Source extract
+--
On October 20, 1993—mere weeks after the release of Mortal Kombat—California’s Attorney General, Dan Lungren, spoke to a group of police investigators at an event in Los Angeles:

“We’ve got impressionable young people dealing with interactive games that are very realistic and I wonder if that is what we should be teaching our kids. The message is: destroy your opponent. I would ask you if that is very different from some of the messages in gang culture.”

The following month, Lungren upped the ante asking game manufacturers to stop selling games that teach youngsters to “demean and destroy.”
+--
Dataset records
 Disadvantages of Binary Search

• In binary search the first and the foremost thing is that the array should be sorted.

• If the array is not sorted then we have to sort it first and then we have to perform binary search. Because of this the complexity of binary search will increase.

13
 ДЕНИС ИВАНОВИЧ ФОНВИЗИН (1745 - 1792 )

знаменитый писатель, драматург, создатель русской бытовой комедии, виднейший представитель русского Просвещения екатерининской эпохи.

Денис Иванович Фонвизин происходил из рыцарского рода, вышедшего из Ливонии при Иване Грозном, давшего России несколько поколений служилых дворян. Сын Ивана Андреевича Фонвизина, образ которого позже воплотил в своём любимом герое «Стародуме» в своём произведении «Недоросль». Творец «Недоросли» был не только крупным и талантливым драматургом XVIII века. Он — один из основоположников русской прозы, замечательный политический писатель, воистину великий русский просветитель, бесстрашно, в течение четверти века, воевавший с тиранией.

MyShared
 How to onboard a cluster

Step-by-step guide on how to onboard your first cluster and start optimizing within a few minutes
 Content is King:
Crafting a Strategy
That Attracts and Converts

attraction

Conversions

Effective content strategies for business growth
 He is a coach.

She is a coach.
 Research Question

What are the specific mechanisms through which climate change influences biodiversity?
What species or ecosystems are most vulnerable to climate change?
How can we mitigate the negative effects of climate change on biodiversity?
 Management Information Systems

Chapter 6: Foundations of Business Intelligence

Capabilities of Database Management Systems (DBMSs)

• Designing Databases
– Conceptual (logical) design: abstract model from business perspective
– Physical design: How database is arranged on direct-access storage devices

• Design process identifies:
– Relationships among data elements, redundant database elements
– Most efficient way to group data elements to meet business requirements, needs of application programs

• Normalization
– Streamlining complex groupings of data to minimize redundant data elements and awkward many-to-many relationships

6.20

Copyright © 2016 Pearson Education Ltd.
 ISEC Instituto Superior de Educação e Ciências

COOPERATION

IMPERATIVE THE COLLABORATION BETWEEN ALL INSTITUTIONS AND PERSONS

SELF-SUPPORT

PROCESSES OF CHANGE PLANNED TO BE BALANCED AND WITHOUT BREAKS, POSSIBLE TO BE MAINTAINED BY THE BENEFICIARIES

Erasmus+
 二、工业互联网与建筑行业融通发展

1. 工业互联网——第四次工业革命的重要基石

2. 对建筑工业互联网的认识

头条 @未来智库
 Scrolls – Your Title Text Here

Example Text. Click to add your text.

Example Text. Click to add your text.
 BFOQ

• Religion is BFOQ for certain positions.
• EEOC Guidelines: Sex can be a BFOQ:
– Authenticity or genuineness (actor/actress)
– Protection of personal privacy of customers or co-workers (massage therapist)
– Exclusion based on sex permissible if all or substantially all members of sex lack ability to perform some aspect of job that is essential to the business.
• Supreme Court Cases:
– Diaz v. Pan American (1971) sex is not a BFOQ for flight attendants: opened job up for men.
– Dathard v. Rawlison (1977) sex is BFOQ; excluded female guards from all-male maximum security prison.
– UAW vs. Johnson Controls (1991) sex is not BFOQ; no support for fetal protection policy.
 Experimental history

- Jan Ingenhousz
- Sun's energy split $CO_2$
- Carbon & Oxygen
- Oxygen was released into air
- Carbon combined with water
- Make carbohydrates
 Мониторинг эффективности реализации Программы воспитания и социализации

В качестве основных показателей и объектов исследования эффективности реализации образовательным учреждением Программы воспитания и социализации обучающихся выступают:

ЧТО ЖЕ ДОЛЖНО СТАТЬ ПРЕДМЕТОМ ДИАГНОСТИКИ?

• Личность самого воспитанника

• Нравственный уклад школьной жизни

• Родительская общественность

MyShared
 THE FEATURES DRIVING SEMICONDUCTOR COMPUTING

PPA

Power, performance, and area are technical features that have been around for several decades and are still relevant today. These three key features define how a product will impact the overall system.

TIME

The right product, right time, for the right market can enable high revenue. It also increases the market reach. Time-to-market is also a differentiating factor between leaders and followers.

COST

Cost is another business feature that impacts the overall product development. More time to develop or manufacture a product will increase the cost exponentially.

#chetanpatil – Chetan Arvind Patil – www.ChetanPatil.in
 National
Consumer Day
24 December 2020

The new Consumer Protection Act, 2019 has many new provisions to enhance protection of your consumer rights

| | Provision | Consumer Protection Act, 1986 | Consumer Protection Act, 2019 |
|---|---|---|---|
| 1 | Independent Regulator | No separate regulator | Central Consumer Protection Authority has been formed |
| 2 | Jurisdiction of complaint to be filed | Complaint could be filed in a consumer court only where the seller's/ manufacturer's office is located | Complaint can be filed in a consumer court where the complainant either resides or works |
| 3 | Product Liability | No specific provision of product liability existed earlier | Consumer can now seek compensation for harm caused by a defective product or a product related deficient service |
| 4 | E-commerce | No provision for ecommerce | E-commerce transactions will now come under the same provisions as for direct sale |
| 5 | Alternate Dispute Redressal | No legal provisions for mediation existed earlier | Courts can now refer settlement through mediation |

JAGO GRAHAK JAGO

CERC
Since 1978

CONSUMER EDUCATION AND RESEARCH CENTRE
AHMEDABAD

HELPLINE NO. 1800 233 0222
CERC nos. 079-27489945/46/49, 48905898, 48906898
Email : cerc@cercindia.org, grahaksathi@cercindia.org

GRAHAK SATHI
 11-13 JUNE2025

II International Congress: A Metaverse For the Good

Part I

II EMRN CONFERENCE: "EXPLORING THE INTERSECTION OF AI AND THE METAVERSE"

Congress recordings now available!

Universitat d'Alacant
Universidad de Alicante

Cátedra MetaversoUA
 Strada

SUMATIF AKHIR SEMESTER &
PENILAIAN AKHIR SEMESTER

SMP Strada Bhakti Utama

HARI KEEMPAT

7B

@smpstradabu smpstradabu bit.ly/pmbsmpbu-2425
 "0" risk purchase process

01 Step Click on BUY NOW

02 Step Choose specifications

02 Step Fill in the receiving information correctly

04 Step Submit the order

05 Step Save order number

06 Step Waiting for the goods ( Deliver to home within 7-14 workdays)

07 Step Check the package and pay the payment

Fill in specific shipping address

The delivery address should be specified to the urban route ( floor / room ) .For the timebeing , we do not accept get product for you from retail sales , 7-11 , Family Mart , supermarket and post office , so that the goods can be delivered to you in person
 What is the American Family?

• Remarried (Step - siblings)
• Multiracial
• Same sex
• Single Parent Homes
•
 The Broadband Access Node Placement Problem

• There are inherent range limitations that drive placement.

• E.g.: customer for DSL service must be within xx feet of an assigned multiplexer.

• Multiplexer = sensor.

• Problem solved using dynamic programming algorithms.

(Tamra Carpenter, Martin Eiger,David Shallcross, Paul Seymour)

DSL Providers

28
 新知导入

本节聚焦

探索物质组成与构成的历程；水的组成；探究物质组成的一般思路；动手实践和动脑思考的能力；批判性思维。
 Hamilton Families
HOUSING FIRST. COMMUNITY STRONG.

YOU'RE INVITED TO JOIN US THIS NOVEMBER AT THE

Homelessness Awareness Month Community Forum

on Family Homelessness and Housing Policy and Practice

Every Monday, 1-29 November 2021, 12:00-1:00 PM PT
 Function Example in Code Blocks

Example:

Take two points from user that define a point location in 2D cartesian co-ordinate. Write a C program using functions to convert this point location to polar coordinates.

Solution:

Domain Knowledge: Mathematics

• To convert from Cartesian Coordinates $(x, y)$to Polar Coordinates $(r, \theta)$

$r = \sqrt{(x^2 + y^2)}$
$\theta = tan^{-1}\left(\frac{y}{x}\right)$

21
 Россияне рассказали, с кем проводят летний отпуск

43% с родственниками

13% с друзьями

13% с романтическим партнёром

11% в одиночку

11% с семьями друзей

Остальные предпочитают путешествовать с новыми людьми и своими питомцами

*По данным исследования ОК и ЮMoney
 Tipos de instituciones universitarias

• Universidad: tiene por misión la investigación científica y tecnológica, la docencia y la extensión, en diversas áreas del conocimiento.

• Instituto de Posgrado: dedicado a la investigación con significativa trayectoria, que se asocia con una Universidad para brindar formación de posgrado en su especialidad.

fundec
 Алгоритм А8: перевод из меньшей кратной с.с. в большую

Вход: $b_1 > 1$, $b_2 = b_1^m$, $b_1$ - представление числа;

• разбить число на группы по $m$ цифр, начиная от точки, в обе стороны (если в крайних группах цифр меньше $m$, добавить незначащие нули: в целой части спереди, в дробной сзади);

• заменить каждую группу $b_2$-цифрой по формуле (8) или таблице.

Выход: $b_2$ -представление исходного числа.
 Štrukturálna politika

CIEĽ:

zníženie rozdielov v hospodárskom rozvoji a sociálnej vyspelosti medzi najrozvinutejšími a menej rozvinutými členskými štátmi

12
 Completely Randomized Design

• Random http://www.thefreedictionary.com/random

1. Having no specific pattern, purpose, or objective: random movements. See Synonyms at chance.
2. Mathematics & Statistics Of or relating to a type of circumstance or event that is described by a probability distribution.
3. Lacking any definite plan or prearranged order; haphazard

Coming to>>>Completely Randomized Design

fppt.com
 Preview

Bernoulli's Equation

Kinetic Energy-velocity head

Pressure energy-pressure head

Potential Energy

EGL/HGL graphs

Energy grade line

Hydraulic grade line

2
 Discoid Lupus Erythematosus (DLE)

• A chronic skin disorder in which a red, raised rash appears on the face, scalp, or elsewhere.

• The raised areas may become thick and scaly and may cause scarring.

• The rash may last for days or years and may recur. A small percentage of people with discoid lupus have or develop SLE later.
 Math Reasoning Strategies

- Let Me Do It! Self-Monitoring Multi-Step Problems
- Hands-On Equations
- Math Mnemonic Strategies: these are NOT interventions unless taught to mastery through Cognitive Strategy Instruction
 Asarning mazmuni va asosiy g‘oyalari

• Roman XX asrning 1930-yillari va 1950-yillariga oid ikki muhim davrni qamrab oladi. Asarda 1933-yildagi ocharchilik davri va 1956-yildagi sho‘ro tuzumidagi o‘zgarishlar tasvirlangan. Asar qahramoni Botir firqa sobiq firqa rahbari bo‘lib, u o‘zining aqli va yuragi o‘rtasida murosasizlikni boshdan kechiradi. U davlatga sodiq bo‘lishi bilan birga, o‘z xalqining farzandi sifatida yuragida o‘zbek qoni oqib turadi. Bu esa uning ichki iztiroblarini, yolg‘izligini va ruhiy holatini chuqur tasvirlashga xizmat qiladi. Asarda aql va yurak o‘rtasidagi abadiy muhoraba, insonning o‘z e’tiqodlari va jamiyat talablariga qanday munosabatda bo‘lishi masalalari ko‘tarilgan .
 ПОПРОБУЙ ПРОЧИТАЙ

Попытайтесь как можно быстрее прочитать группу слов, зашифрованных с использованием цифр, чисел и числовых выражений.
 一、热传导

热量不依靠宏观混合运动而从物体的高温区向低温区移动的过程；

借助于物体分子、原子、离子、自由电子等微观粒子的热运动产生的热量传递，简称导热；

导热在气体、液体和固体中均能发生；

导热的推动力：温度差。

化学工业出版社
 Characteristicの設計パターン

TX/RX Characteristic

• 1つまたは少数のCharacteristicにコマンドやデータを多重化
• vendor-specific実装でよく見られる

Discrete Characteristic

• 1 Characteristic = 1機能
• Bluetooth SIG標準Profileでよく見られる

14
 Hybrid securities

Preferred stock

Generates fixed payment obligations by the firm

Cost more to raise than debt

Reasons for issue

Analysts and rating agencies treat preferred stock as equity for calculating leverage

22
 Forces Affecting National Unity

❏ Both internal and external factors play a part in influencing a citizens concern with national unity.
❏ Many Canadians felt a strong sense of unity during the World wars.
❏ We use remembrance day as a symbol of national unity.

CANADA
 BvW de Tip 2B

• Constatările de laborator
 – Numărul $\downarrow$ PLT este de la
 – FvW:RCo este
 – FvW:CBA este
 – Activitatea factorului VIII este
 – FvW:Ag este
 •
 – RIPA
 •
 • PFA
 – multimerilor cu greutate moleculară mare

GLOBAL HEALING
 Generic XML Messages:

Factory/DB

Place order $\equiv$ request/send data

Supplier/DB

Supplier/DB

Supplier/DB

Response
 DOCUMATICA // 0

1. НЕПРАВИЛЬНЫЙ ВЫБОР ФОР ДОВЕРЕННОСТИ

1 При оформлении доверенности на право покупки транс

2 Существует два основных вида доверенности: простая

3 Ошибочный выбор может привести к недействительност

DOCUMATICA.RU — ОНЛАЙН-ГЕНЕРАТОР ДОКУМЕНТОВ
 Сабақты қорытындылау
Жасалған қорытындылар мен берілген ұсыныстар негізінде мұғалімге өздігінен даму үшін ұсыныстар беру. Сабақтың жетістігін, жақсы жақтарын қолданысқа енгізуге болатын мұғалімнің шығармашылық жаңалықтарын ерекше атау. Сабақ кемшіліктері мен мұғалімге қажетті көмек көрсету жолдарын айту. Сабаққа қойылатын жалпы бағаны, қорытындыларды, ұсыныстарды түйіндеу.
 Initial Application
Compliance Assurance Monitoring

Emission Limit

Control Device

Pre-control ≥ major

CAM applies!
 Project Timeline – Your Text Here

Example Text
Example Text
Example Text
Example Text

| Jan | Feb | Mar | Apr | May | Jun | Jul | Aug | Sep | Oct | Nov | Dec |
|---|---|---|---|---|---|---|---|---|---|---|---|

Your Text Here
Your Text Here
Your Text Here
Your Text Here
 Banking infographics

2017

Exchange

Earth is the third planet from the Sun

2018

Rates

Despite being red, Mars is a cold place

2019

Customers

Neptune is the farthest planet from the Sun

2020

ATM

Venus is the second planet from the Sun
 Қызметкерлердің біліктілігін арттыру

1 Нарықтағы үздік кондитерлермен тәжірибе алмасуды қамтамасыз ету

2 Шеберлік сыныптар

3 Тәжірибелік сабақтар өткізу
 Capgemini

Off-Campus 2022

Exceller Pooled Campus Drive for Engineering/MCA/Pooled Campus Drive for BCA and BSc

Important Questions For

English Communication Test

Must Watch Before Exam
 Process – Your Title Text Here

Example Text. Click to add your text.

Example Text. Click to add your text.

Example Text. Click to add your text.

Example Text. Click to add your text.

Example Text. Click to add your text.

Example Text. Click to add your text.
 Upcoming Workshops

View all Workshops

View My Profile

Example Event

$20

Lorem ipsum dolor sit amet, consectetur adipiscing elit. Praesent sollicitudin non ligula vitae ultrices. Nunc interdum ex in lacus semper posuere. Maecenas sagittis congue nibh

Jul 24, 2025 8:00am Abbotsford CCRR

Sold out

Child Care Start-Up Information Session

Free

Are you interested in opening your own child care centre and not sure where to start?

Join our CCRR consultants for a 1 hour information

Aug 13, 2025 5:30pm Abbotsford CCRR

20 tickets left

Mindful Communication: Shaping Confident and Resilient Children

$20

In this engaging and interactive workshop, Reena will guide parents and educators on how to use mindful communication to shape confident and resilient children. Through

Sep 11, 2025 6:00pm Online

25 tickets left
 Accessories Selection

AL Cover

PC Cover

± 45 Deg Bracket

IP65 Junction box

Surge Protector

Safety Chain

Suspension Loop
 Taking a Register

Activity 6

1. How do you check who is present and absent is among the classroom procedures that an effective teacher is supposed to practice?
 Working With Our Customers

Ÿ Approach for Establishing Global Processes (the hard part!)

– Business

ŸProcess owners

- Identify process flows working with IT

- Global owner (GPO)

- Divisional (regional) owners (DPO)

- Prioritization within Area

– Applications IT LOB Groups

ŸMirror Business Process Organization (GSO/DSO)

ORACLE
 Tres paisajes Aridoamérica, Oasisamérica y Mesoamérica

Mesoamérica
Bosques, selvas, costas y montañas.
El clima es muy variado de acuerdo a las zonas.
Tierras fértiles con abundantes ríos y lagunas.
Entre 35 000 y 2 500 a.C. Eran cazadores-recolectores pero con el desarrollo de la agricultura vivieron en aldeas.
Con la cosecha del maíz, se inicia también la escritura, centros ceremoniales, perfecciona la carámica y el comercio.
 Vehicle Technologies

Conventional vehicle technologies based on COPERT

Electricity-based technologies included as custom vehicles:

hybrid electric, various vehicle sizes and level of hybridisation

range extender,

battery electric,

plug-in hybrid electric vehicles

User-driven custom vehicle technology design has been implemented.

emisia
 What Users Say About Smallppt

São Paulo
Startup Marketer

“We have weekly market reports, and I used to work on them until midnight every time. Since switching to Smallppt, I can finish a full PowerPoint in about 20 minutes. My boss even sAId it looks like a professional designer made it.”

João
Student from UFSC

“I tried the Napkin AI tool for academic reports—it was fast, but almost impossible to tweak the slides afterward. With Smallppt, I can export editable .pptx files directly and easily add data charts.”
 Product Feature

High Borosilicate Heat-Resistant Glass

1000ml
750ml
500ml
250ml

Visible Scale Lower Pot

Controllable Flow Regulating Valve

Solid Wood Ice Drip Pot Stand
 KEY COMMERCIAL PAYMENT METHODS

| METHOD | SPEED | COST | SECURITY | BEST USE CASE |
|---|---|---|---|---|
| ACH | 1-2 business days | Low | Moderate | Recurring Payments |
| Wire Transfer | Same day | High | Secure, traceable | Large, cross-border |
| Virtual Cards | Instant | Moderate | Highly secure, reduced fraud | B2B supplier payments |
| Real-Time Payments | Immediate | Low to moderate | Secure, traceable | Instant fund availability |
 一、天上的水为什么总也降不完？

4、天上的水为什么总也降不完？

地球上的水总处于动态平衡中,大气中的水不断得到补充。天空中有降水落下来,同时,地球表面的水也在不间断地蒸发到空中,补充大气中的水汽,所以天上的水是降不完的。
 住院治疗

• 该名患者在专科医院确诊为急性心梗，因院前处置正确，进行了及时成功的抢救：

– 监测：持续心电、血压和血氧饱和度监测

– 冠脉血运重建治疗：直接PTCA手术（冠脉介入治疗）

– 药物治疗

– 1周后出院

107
+--
Exercise objective
Translate this sentence from the passage on Dan Lungren's remarks about video games into Spanish: "The following month, Lungren upped the ante asking game manufacturers to stop selling games that teach youngsters to “demean and destroy.”" The rows are not needed for this task.

Result
Al mes siguiente, Lungren subió la apuesta al pedir a los fabricantes de juegos que dejaran de vender juegos que enseñan a los jóvenes a «degradar y destruir».